### SOURCE MATERIAL
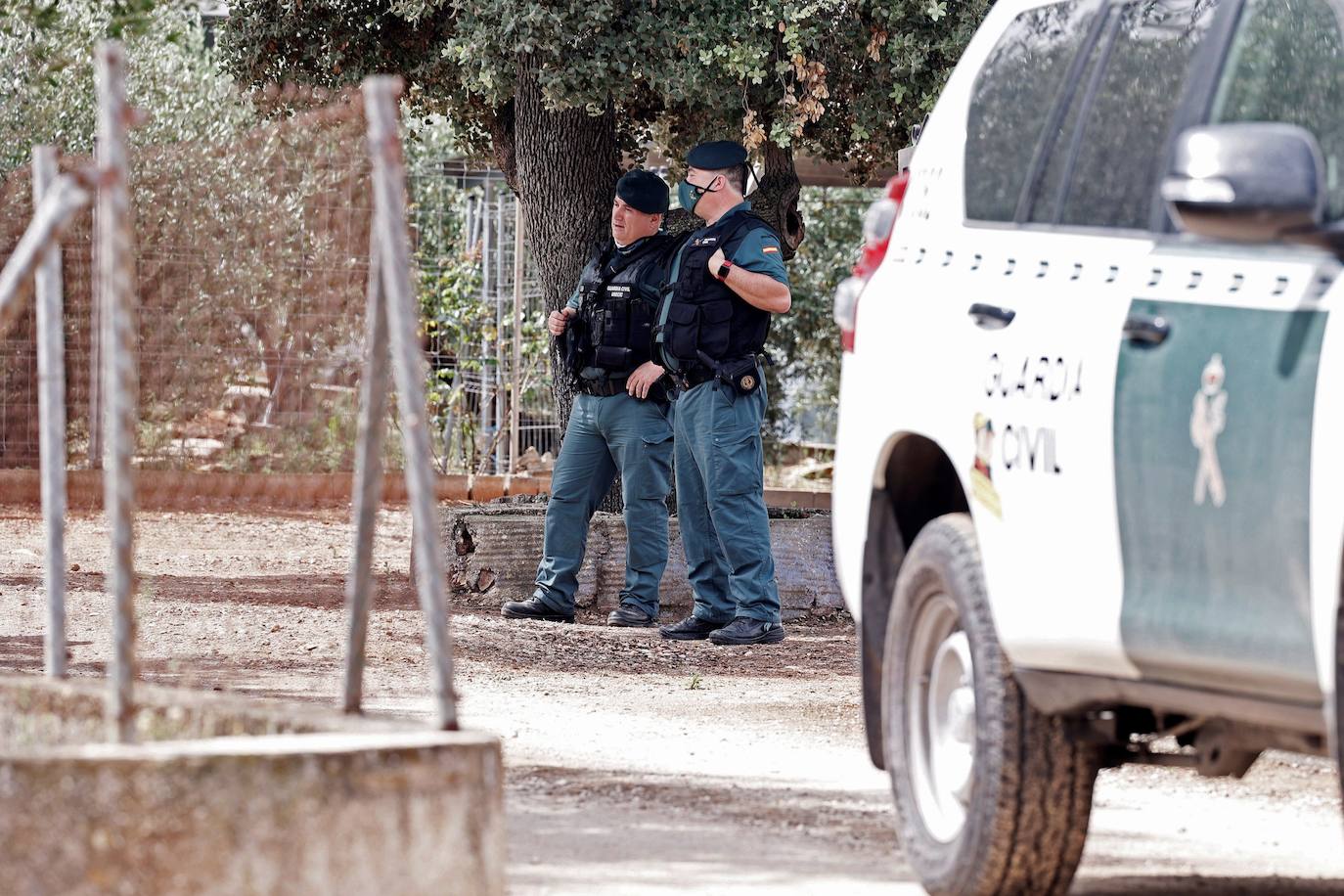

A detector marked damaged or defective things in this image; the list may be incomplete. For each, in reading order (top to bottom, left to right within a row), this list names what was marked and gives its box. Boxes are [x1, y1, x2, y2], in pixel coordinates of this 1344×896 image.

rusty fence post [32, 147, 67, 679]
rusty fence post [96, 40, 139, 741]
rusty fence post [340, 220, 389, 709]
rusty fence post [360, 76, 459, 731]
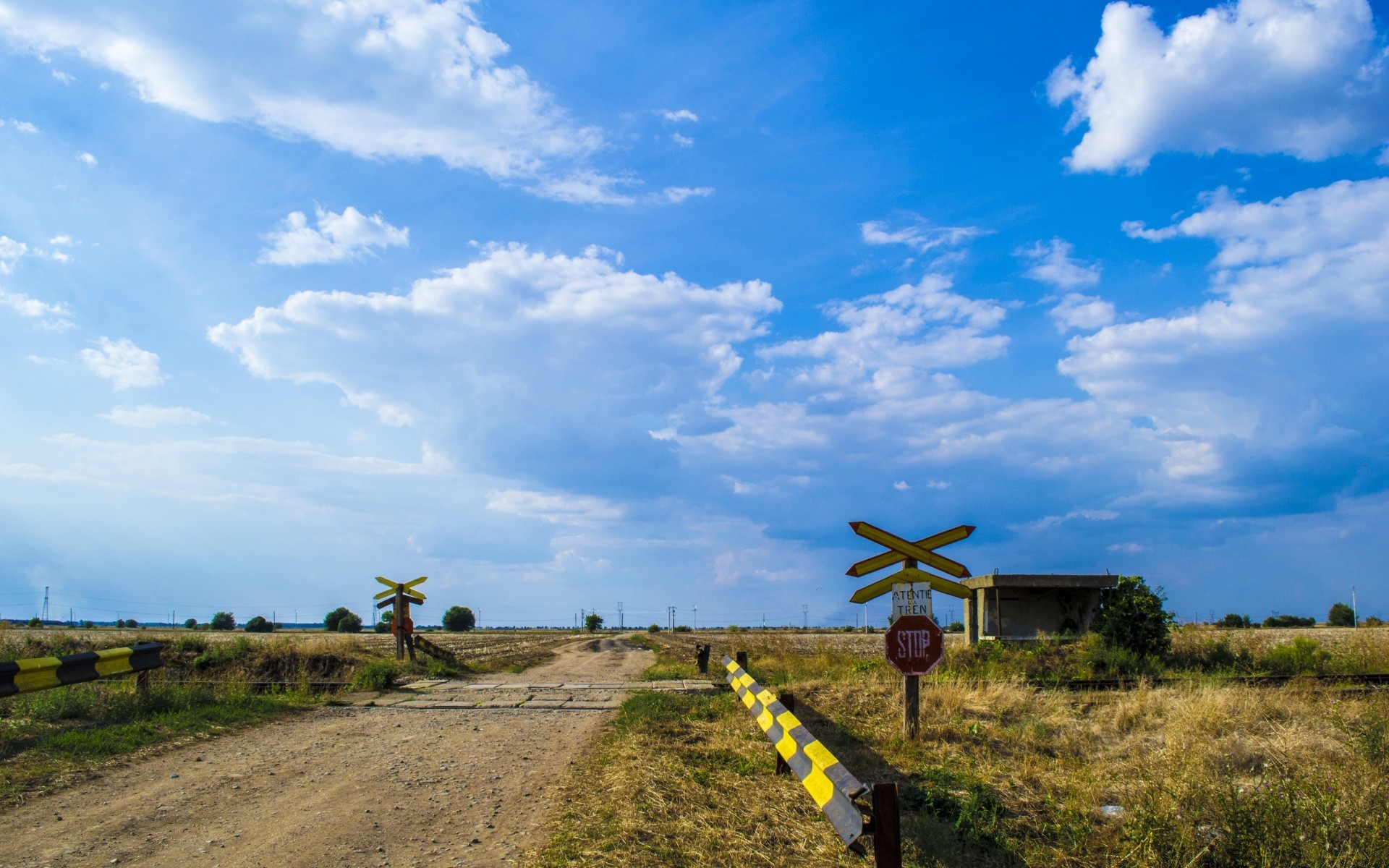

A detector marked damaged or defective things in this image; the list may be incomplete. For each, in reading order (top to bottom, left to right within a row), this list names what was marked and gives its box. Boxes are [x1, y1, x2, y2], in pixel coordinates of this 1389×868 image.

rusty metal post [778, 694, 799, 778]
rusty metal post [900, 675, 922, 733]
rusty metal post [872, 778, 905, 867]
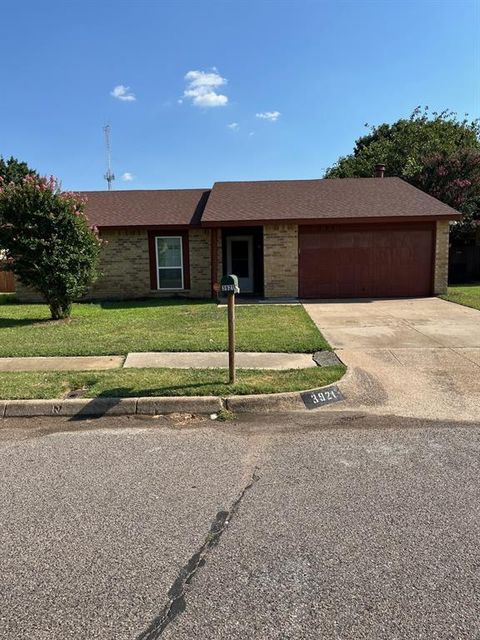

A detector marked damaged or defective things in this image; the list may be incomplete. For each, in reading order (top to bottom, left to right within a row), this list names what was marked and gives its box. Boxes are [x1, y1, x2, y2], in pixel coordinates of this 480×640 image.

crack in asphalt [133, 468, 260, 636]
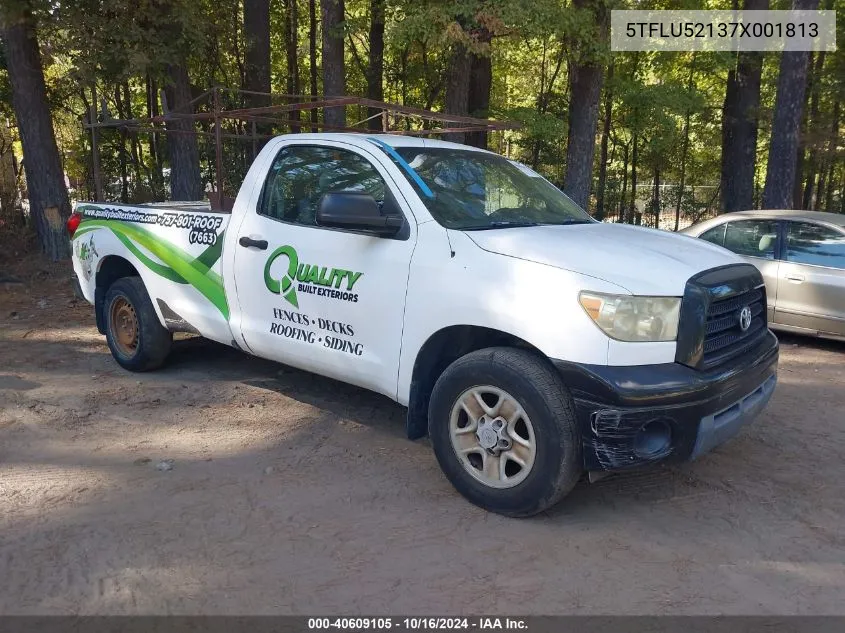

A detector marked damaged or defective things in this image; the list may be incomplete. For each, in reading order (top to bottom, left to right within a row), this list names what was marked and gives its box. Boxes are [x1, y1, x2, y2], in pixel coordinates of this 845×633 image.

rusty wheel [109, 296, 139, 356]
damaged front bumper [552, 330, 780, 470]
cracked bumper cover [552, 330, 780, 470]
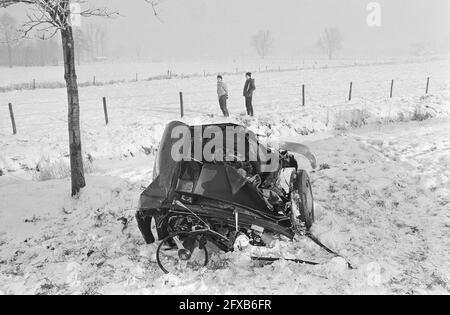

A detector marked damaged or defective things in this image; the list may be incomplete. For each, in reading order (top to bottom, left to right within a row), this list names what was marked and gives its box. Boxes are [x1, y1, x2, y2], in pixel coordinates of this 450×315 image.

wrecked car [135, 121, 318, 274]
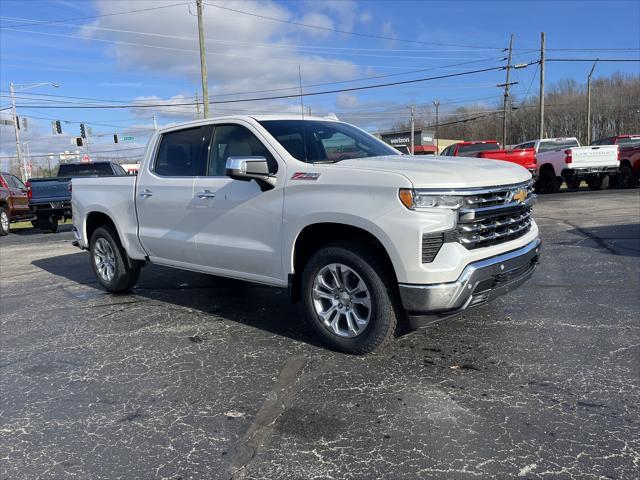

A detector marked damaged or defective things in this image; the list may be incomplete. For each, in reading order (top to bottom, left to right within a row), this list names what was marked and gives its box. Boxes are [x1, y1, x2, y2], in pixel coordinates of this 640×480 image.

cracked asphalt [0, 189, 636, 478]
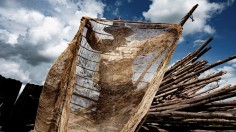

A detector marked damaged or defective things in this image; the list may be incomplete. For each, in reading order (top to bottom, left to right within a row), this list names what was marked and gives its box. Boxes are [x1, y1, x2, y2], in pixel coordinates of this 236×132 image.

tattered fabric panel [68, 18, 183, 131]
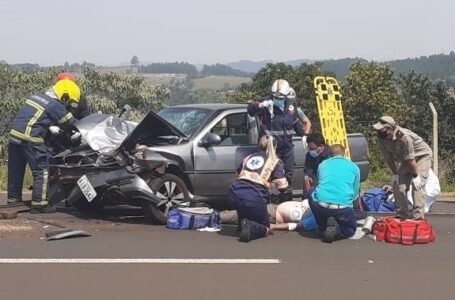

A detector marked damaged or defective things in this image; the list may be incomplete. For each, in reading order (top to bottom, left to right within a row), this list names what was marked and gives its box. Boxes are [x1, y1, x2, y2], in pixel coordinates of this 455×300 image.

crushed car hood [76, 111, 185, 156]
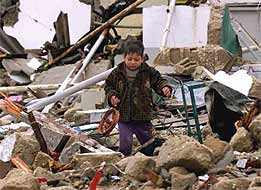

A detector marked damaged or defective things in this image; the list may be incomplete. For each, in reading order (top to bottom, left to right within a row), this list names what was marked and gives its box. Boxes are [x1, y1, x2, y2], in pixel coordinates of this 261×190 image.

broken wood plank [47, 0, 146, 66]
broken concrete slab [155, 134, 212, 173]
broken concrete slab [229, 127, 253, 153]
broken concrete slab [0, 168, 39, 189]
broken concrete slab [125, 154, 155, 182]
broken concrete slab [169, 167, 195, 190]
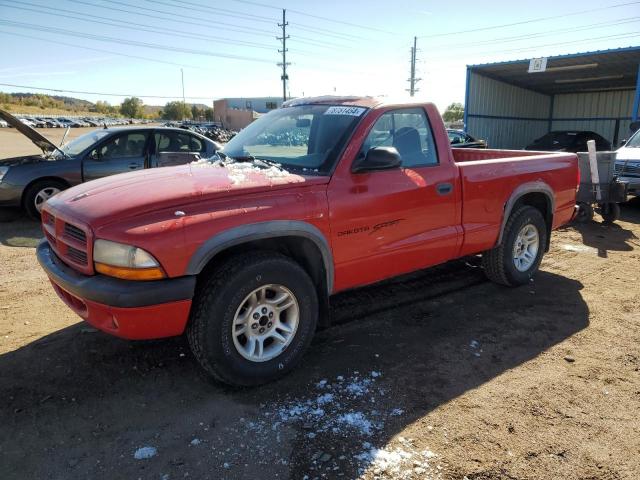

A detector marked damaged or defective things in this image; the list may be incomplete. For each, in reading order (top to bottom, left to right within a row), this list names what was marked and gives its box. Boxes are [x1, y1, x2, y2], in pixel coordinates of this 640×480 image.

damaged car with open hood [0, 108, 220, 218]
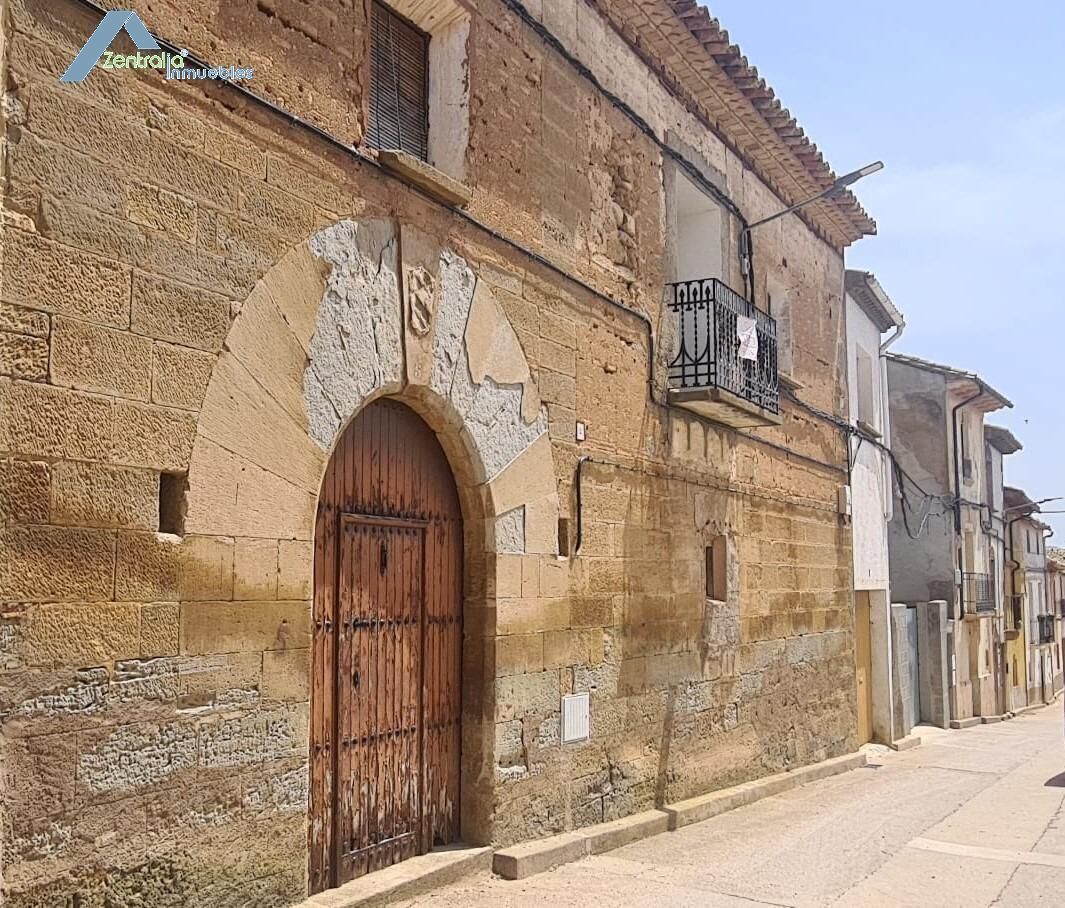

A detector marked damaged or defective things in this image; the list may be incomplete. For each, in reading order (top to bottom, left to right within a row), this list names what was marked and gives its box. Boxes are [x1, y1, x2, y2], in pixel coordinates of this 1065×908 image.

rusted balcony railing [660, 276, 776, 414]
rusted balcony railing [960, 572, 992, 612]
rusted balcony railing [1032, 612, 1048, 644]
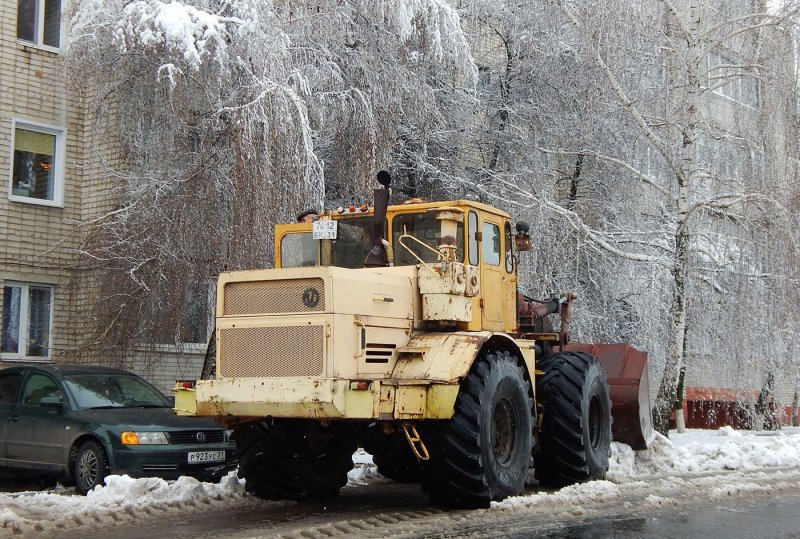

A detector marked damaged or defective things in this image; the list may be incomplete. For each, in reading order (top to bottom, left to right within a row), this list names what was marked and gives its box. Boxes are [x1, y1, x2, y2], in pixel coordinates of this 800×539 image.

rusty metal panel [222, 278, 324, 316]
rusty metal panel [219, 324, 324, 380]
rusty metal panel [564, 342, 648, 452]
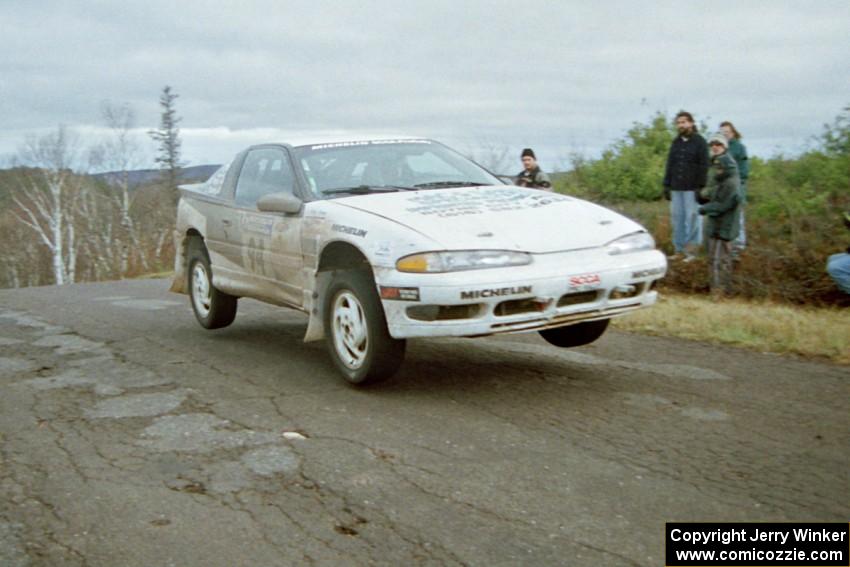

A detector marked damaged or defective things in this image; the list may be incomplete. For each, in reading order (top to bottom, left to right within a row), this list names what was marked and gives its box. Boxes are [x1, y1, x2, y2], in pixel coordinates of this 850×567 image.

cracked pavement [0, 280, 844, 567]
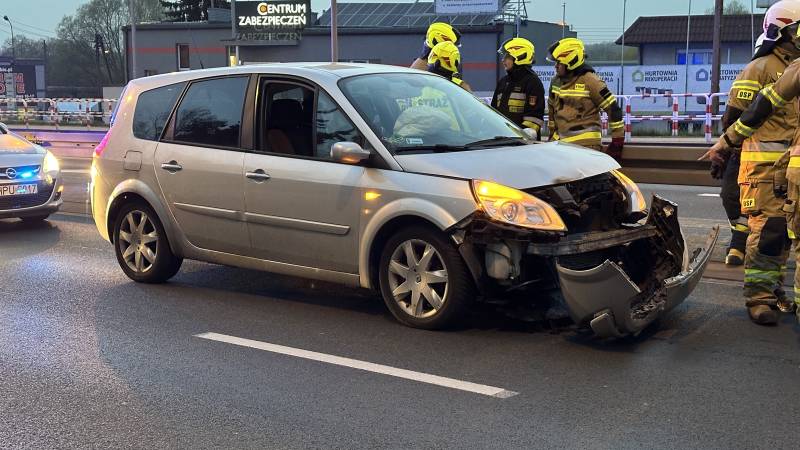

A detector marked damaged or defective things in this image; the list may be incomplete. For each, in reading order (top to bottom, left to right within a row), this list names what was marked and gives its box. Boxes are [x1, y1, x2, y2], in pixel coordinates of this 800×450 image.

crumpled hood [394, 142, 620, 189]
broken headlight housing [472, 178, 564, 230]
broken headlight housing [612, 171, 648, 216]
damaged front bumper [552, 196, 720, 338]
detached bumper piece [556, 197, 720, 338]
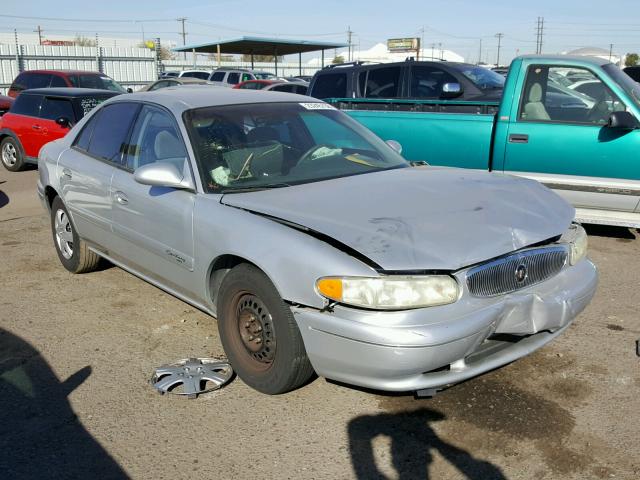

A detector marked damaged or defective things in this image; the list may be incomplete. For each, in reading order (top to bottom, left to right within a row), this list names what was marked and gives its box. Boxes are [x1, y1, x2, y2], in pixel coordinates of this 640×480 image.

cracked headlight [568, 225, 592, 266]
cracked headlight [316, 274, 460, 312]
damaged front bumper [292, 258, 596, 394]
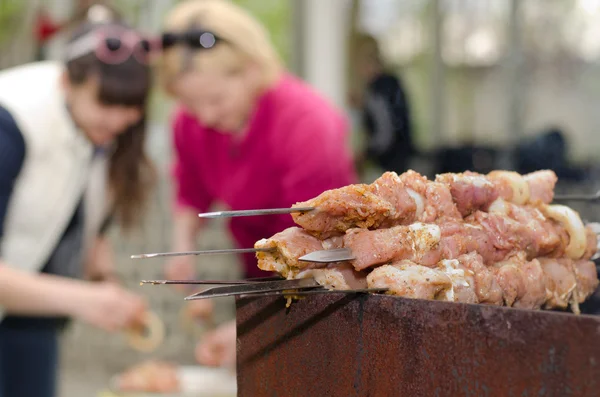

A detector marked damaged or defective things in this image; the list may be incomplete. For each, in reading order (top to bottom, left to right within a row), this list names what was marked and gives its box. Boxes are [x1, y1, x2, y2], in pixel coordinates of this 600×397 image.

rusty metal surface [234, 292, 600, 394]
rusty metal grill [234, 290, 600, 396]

### EXERCISE DESCRIPTION
When you copy the listing above, reproduce every line exactly and skip the images.

### EXERCISE SOLUTION
A detector marked damaged or defective things in this image; the list may be incomplete. For each, in reading order (top to bottom, left to right within a row), this list names what was marked and gives its box. Boxes are [x1, y1, x2, y2], in pixel coordinates of this 1344×896 image.

rusty fence post [32, 147, 67, 679]
rusty fence post [96, 40, 139, 741]
rusty fence post [340, 220, 389, 709]
rusty fence post [360, 76, 459, 731]

A detector marked damaged or defective things in this image; the list may be incomplete. For each, in reading order (top to bottom, left to right within a row), this list names what was marked and gives its box. Boxes are [x1, y1, x2, y2], in pixel coordinates of this 1389×868 image.

rusty metal post [778, 694, 799, 778]
rusty metal post [900, 675, 922, 733]
rusty metal post [872, 778, 905, 867]

A detector marked damaged or defective things in this image; the list may be incomplete. For each, in reading order (top to bottom, left to right within a row), this list names what was marked and gives its box. Boxes are [x1, y1, x2, y2], in pixel coordinates of this 480×640 image.

crack in asphalt [133, 468, 260, 636]

A detector marked damaged or defective things in this image; the list may be incomplete. For each, in reading order (top to bottom, left to right within a row), this list names what was marked and gives its box. Boxes are [x1, y1, x2, y2], in pixel coordinates of this 845×633 image.

rusty wheel [109, 296, 139, 356]
damaged front bumper [552, 330, 780, 470]
cracked bumper cover [552, 330, 780, 470]

A detector marked damaged or defective things in this image; the list may be incomplete. For each, in reading order (top to bottom, left to right within a row), this list names what was marked and gives its box. Boxes are [x1, y1, x2, y2], in pixel coordinates of this 450×315 image.

wrecked car [135, 121, 318, 274]

A detector marked damaged or defective things in this image; the list may be incomplete. For each, in reading order (top to bottom, left to right within a row), this list names what was marked and gives its box. Boxes are [x1, y1, x2, y2], in pixel coordinates of this 640×480 image.

cracked asphalt [0, 189, 636, 478]

A detector marked damaged or defective things in this image; the list may be incomplete. For each, in reading order (top to bottom, left to right within a row), this list names what was marked and gives its box. Boxes are [x1, y1, x2, y2], in pixel coordinates of this 236×132 image.

tattered fabric panel [68, 18, 183, 131]

A detector marked damaged or defective things in this image; the list may be incomplete. For each, in reading order (top to bottom, left to right within a row), this list names what was marked and gives its box. Boxes are [x1, y1, x2, y2], in pixel coordinates of this 455×300 image.

crushed car hood [76, 111, 185, 156]

A detector marked damaged or defective things in this image; the list may be incomplete. For each, in reading order (top to bottom, left to right within a row), this list names what was marked and gives its box. Boxes are [x1, y1, x2, y2], in pixel coordinates of this 261×190 image.

broken wood plank [47, 0, 146, 66]
broken concrete slab [155, 134, 212, 173]
broken concrete slab [229, 127, 253, 153]
broken concrete slab [0, 168, 39, 189]
broken concrete slab [125, 154, 155, 182]
broken concrete slab [169, 167, 195, 190]

A detector marked damaged or defective things in this image; the list may be incomplete. For each, in reading order (top to bottom, left to right within a row), this list names what was marked and gives its box. Boxes are [x1, y1, x2, y2], in pixel coordinates of this 640×480 image.

damaged car with open hood [0, 108, 220, 218]

A detector marked damaged or defective things in this image; the list may be incomplete. For each, in reading order (top to bottom, left to right within a row), this list names what was marked and gives its box. Boxes are [x1, y1, x2, y2], in pixel coordinates of this 1065×908 image.

rusted balcony railing [660, 276, 776, 414]
rusted balcony railing [960, 572, 992, 612]
rusted balcony railing [1032, 612, 1048, 644]

A detector marked damaged or defective things in this image; the list may be incomplete. For each, in reading order (top to bottom, left to right within a row), this list names what was marked and gives its box. Boxes are [x1, y1, x2, y2], in pixel coordinates of this 800×539 image.

rusty metal panel [222, 278, 324, 316]
rusty metal panel [219, 324, 324, 380]
rusty metal panel [564, 342, 648, 452]

A detector marked damaged or defective things in this image; the list may be incomplete. For each, in reading order (top to bottom, left to right within a row), this list names what was marked and gives its box. Boxes are [x1, y1, x2, y2], in pixel coordinates of this 850×567 image.

cracked pavement [0, 280, 844, 567]

A detector marked damaged or defective things in this image; the list may be incomplete. For each, in reading order (top to bottom, left to right within a row), this list names what was marked and gives its box. Boxes are [x1, y1, x2, y2], in pixel coordinates of this 800×450 image.

crumpled hood [394, 142, 620, 189]
broken headlight housing [472, 178, 564, 230]
broken headlight housing [612, 171, 648, 216]
damaged front bumper [552, 196, 720, 338]
detached bumper piece [556, 197, 720, 338]

A detector marked damaged or defective things in this image; the list may be incomplete. For each, in reading order (top to bottom, left to right within a row), this list names what was marked and gives its box. Boxes are [x1, y1, x2, y2], in pixel coordinates of this 640×480 image.

cracked headlight [568, 225, 592, 266]
cracked headlight [316, 274, 460, 312]
damaged front bumper [292, 258, 596, 394]

A detector marked damaged or defective things in this image; the list may be incomplete. For each, in reading order (top to bottom, left to right within a row), this list names what was marked and gives its box. Boxes are [x1, y1, x2, y2], in pixel coordinates of this 600×397 image.

rusty metal surface [234, 292, 600, 394]
rusty metal grill [234, 290, 600, 396]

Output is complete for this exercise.